I'm in Barcelona at the tech/art/culture confab Artfutura, listening to the two effects masterminds behind the Matrix trilogy: John Gaeta (right-hand side of the photo below) and Greg Juby of effects house ESC (Greg's at left in this photo).
ESC is the company created by the Wachowski brothers and John Gaeta to produce the complex work of visual effects in the Matrix series. Gaeta may well be the single most influential person in the last decade of visual effects, and right now he's talking to the audience of Spanish digital artists and tech developers here about the creative process behind the films, and what to expect in the forthcoming Matrix: Revolutions:
* "What will be different in Revolutions? It's the final, ultimate manifestation of Larry and Andy Wachowski's anime dream: to make am movie as close to an anime as possible. Take the best and coolest aspects of anime -- large scale robotics, entanglements between man anad machine -- and tranform it into a feature, live action film. You'll also see lots more bullets."
+ + +
* Actions to take
(a) In the account of the Matrix effects talk, why was ESC set up? Answer in one or two sentences.
(b) Carry on the account of the Matrix effects talk in Barcelona, picking up right after its final sentence.

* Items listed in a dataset
+ + +
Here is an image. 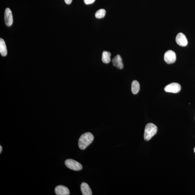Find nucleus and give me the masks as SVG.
Listing matches in <instances>:
<instances>
[{"label":"nucleus","mask_w":195,"mask_h":195,"mask_svg":"<svg viewBox=\"0 0 195 195\" xmlns=\"http://www.w3.org/2000/svg\"><path fill=\"white\" fill-rule=\"evenodd\" d=\"M106 11L105 10L101 9L96 12L95 13V16L97 18H103L105 16Z\"/></svg>","instance_id":"14"},{"label":"nucleus","mask_w":195,"mask_h":195,"mask_svg":"<svg viewBox=\"0 0 195 195\" xmlns=\"http://www.w3.org/2000/svg\"><path fill=\"white\" fill-rule=\"evenodd\" d=\"M176 59L175 53L172 50H168L164 55V60L168 64L174 63Z\"/></svg>","instance_id":"4"},{"label":"nucleus","mask_w":195,"mask_h":195,"mask_svg":"<svg viewBox=\"0 0 195 195\" xmlns=\"http://www.w3.org/2000/svg\"><path fill=\"white\" fill-rule=\"evenodd\" d=\"M111 54L110 52L104 51L102 53V59L104 63L108 64L111 62L110 56Z\"/></svg>","instance_id":"13"},{"label":"nucleus","mask_w":195,"mask_h":195,"mask_svg":"<svg viewBox=\"0 0 195 195\" xmlns=\"http://www.w3.org/2000/svg\"><path fill=\"white\" fill-rule=\"evenodd\" d=\"M0 53L3 56H6L7 54L5 43L2 38L0 39Z\"/></svg>","instance_id":"11"},{"label":"nucleus","mask_w":195,"mask_h":195,"mask_svg":"<svg viewBox=\"0 0 195 195\" xmlns=\"http://www.w3.org/2000/svg\"><path fill=\"white\" fill-rule=\"evenodd\" d=\"M94 139V136L90 132H87L81 136L78 140V146L83 150L92 143Z\"/></svg>","instance_id":"1"},{"label":"nucleus","mask_w":195,"mask_h":195,"mask_svg":"<svg viewBox=\"0 0 195 195\" xmlns=\"http://www.w3.org/2000/svg\"><path fill=\"white\" fill-rule=\"evenodd\" d=\"M95 0H84V2L86 4H92L94 2Z\"/></svg>","instance_id":"15"},{"label":"nucleus","mask_w":195,"mask_h":195,"mask_svg":"<svg viewBox=\"0 0 195 195\" xmlns=\"http://www.w3.org/2000/svg\"><path fill=\"white\" fill-rule=\"evenodd\" d=\"M4 21L6 26H11L12 24L13 19L12 13L9 8H7L5 11Z\"/></svg>","instance_id":"7"},{"label":"nucleus","mask_w":195,"mask_h":195,"mask_svg":"<svg viewBox=\"0 0 195 195\" xmlns=\"http://www.w3.org/2000/svg\"><path fill=\"white\" fill-rule=\"evenodd\" d=\"M55 191L57 195H68L70 194L68 188L61 185L57 186L55 188Z\"/></svg>","instance_id":"8"},{"label":"nucleus","mask_w":195,"mask_h":195,"mask_svg":"<svg viewBox=\"0 0 195 195\" xmlns=\"http://www.w3.org/2000/svg\"><path fill=\"white\" fill-rule=\"evenodd\" d=\"M112 64L114 66L119 69H122L124 65L122 63V58L120 55H117L112 60Z\"/></svg>","instance_id":"9"},{"label":"nucleus","mask_w":195,"mask_h":195,"mask_svg":"<svg viewBox=\"0 0 195 195\" xmlns=\"http://www.w3.org/2000/svg\"><path fill=\"white\" fill-rule=\"evenodd\" d=\"M65 164L67 167L74 171H80L82 169L81 164L73 159H67L65 161Z\"/></svg>","instance_id":"3"},{"label":"nucleus","mask_w":195,"mask_h":195,"mask_svg":"<svg viewBox=\"0 0 195 195\" xmlns=\"http://www.w3.org/2000/svg\"><path fill=\"white\" fill-rule=\"evenodd\" d=\"M81 190L83 195H92V191L89 186L86 183H82L81 185Z\"/></svg>","instance_id":"10"},{"label":"nucleus","mask_w":195,"mask_h":195,"mask_svg":"<svg viewBox=\"0 0 195 195\" xmlns=\"http://www.w3.org/2000/svg\"><path fill=\"white\" fill-rule=\"evenodd\" d=\"M157 126L152 123H148L146 125L144 129V138L146 141H149L157 133Z\"/></svg>","instance_id":"2"},{"label":"nucleus","mask_w":195,"mask_h":195,"mask_svg":"<svg viewBox=\"0 0 195 195\" xmlns=\"http://www.w3.org/2000/svg\"><path fill=\"white\" fill-rule=\"evenodd\" d=\"M176 43L179 46L185 47L187 46L188 41L185 36L181 33H178L176 38Z\"/></svg>","instance_id":"6"},{"label":"nucleus","mask_w":195,"mask_h":195,"mask_svg":"<svg viewBox=\"0 0 195 195\" xmlns=\"http://www.w3.org/2000/svg\"><path fill=\"white\" fill-rule=\"evenodd\" d=\"M139 89H140V86L139 82L137 81H133L132 82V86H131V90L132 93L134 95L137 94L139 91Z\"/></svg>","instance_id":"12"},{"label":"nucleus","mask_w":195,"mask_h":195,"mask_svg":"<svg viewBox=\"0 0 195 195\" xmlns=\"http://www.w3.org/2000/svg\"><path fill=\"white\" fill-rule=\"evenodd\" d=\"M72 1V0H65V3L67 4H71Z\"/></svg>","instance_id":"16"},{"label":"nucleus","mask_w":195,"mask_h":195,"mask_svg":"<svg viewBox=\"0 0 195 195\" xmlns=\"http://www.w3.org/2000/svg\"><path fill=\"white\" fill-rule=\"evenodd\" d=\"M181 89V85L177 83H172L168 85L164 88L166 92L177 93L180 92Z\"/></svg>","instance_id":"5"},{"label":"nucleus","mask_w":195,"mask_h":195,"mask_svg":"<svg viewBox=\"0 0 195 195\" xmlns=\"http://www.w3.org/2000/svg\"><path fill=\"white\" fill-rule=\"evenodd\" d=\"M2 150V147H1V145L0 146V153H1Z\"/></svg>","instance_id":"17"},{"label":"nucleus","mask_w":195,"mask_h":195,"mask_svg":"<svg viewBox=\"0 0 195 195\" xmlns=\"http://www.w3.org/2000/svg\"><path fill=\"white\" fill-rule=\"evenodd\" d=\"M194 152L195 153V147L194 148Z\"/></svg>","instance_id":"18"}]
</instances>
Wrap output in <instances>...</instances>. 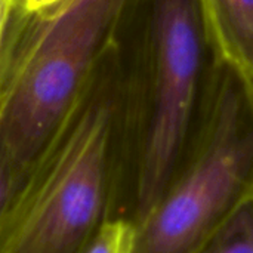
+ + +
* Results
(a) The Wachowski brothers and John Gaeta created ESC to produce the complex visual effects work in the Matrix series.

(b)
* "Subconsciousness needs to be redefined with every generation. Matrix is a stylized sci-fi story, but the root of the idea that you can have imagery placed into your mind is a very possible scenario, and I think that's a universe that our generation was finally ready to start dealing with. I grew up on Kubrick, Ridley Scott, Hitchcock, Orson Welles, and many other filmmakers that triggered ideas inside my mind -- that's how evolution works. One generation speaking to another. Larry and Andy [Wachowski] are preoccupied with those ideas, too, but they're also pop culture junkies and they share an obsession we also have with darker sci-fi threads in films you see in films like Bladerunner. It's no accident that some of the scenes in the Matrix trilogy are reminiscent of Bladerunner, because we've been dying all our lives to do that kind of work. "
* "I want to make an electrochemical movie.
In the year 2099 I'll be 130 years old, but I think around 2063 I'm going to have my brain taken out and have it inserted into a clone who's about 21 years old. Maybe some bionic augmentation upgrades, too. In about 40 years, I'm thinking some sort of military-industrial-supercomplex-international-intelligensia supergroup will figure out how to export imagery to people's brains. If you can see it in your head while you're dreaming -- well, that image is created somehow. Someday, someone will figure out how to place that image into your brain. It'll be some combination of electricity and drugs, and they'll call it Rosebud.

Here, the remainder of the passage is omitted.